Specifically, matching string is hoabcdefguafkdoieum, and target string is abcdefg, calculates mesh The cryptographic Hash of mark character string is H (T), intercepts matching string hoabcde of equal length, the Hash of its character string It is worth for H1 (S), now compare H (T) and be not equal to H1 (S) it is determined that abcdefg is different from hoabcde.Treating Matching string abcdefg of equal length is intercepted, its cryptographic Hash is H2 (S), compares H (T) in matched character string It is identical it is determined that comprising target string in matching string with H2 (S).In this embodiment, target word Symbol string comprises 7 characters, according to corresponding the matching process comparing in prior art, needs to treating that each intercepts Matched character string is mated 7 times, and the matching process in the present embodiment only needs to compare once, therefore, has reached raising The effect of the matching speed of character string, solves the slow technical problem of the matching speed of character string in prior art. And, can significantly find out from this embodiment, the character that target string comprises is more, with existing character string The method joined is compared, and the advantage of the character string matching method performed by string matching device of this embodiment is more obvious, Matching speed is faster.
Alternatively, in order to improve the accuracy of coupling, each using target string and matching string meets bar The substring of part is mated, and the substring meeting condition is exactly and target character string length identical character string, I.e. comparing unit includes:Determining module, for making the substring starting in matching string from first character For current substring;Computing module, for calculating the cryptographic Hash of current substring, and the Kazakhstan with target string Uncommon value is compared;Stopping modular, for identical in the cryptographic Hash of current substring and the cryptographic Hash of target string When, stop comparing;Acquisition module, for different in the cryptographic Hash of current substring and the cryptographic Hash of target string When, using the next substring in matching string as current substring, and return computing module calculate work as The cryptographic Hash of front substring, till the length of next substring is less than the length of target string, wherein, Two neighboring substring in matching string differs the distance of a character.
One by one the cryptographic Hash of the matching string with equal length is compared with the cryptographic Hash of target string, Comprise target string finding matching string, then no longer compare the remaining character string in matching string. If current character string is different from target string, it is compared using character late string, until word to be matched All characters of symbol string are all matched.
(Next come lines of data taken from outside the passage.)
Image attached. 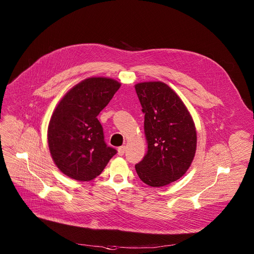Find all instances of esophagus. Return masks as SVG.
I'll list each match as a JSON object with an SVG mask.
<instances>
[{
  "label": "esophagus",
  "mask_w": 254,
  "mask_h": 254,
  "mask_svg": "<svg viewBox=\"0 0 254 254\" xmlns=\"http://www.w3.org/2000/svg\"><path fill=\"white\" fill-rule=\"evenodd\" d=\"M125 152H126V147H125V146L120 147V148H119V150H118V154H119V156H124V155H125Z\"/></svg>",
  "instance_id": "34e87169"
}]
</instances>
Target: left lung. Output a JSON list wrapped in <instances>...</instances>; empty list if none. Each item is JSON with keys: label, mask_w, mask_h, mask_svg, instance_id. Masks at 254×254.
<instances>
[{"label": "left lung", "mask_w": 254, "mask_h": 254, "mask_svg": "<svg viewBox=\"0 0 254 254\" xmlns=\"http://www.w3.org/2000/svg\"><path fill=\"white\" fill-rule=\"evenodd\" d=\"M144 114L148 152L135 165L143 183L163 187L182 177L192 164L197 146L193 119L178 94L161 81L134 86Z\"/></svg>", "instance_id": "1"}]
</instances>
For example, matching string is hoabcdefguafkdoieum, and target string is abcdefg, first intercepts Hoabcde simultaneously calculates its cryptographic Hash, compares with the cryptographic Hash of target string, and judged result is that cryptographic Hash is different, then Continue to intercept character late string oabcdef, calculate its cryptographic Hash and the cryptographic Hash with target string is compared, Judged result is that cryptographic Hash is different, then continue to intercept character late string abcdefg as current string, calculate it The cryptographic Hash cryptographic Hash with target string is compared, judged result is that cryptographic Hash is identical, then do not continue to intercept Cryptographic Hash.The length of character string intercepting every time is all identical with the length of target string.If in the character being truncated to All there is no cryptographic Hash identical character string before string kdoieum, then compare cryptographic Hash and the target word of kdoieum The cryptographic Hash of symbol string, after difference yet, does not continue to intercept character late string, determines in this matching string and do not wrap Include target string.Matching string is judged by intercepting one by one and the length identical character string of target string In whether include target string, any one character in matching string can not be missed it is achieved that accurate Join the accuracy it is ensured that character match.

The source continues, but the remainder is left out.